Mr Feeble-Mind: Then said Mr Feeble-mind, I found this true, to my cost and comfort: to my cost, when he threatened to pick my bones every moment; and to my comfort, when I saw Mr Great-Heart and his friends, with their weapons, approach so near for my deliverance.
Then said Mr Holy-man, There are two things that they have need to possess who go on pilgrimage; courage, and an unspotted life. If they have not courage, they can never hold on their way; and if their lives be loose, they will make the very name of a pilgrim stink.

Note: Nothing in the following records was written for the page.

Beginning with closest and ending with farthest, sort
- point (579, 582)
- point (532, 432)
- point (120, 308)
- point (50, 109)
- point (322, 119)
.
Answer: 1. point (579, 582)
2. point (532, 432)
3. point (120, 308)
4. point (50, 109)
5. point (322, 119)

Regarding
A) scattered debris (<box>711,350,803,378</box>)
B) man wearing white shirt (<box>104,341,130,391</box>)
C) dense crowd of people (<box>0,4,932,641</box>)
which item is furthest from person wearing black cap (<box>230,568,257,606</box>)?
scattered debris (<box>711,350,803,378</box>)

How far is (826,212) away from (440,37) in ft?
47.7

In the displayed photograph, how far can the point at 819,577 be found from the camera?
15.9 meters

Then said Mr Love-saints, I hope this caution is not needful among you: but truly there are many that go upon the road, who rather declare themselves strangers to pilgrimage, than strangers and pilgrims on the earth.
Then said Mr Dare-not-lie, 'Tis true. They have neither the pilgrim's weed, nor the pilgrim's courage; they go not uprightly, but all awry with their feet; one shoe goeth inward, another outward; and their hosen are out behind: here a rag, and there a rent, to the disparagement of their Lord.
These things, said Mr Penitent, they ought to be troubled for; nor are the pilgrims like to have that grace put upon them and their Pilgrim's Progress as they desire, until the way is cleared of such spots and blemishes. Thus they sat talking and spending the time until supper was set upon the table, unto which they went, and refreshed their weary bodies: so they went to rest.
Now they staid in the fair a great while, at the house of Mr Mnason, who in process of time gave his daughter Grace unto Samuel, Christian's son, to wife, and his daughter Martha to Joseph.
The time, as I said, that they staid here, was long, for it was not now as in former times. Wherefore the pilgrims grew acquainted with many of the good people of the town, and did them what service they could. Mercy, as she was wont, laboured much for the poor: wherefore their bellies and backs blessed her, and she was there an ornament to her profession. And, to say the truth for Grace, Phebe, and Martha, they were all of a very good nature, and did much good in their places. They were also all of them very fruitful; so that Christian's name, as was said before, was like to live in the world.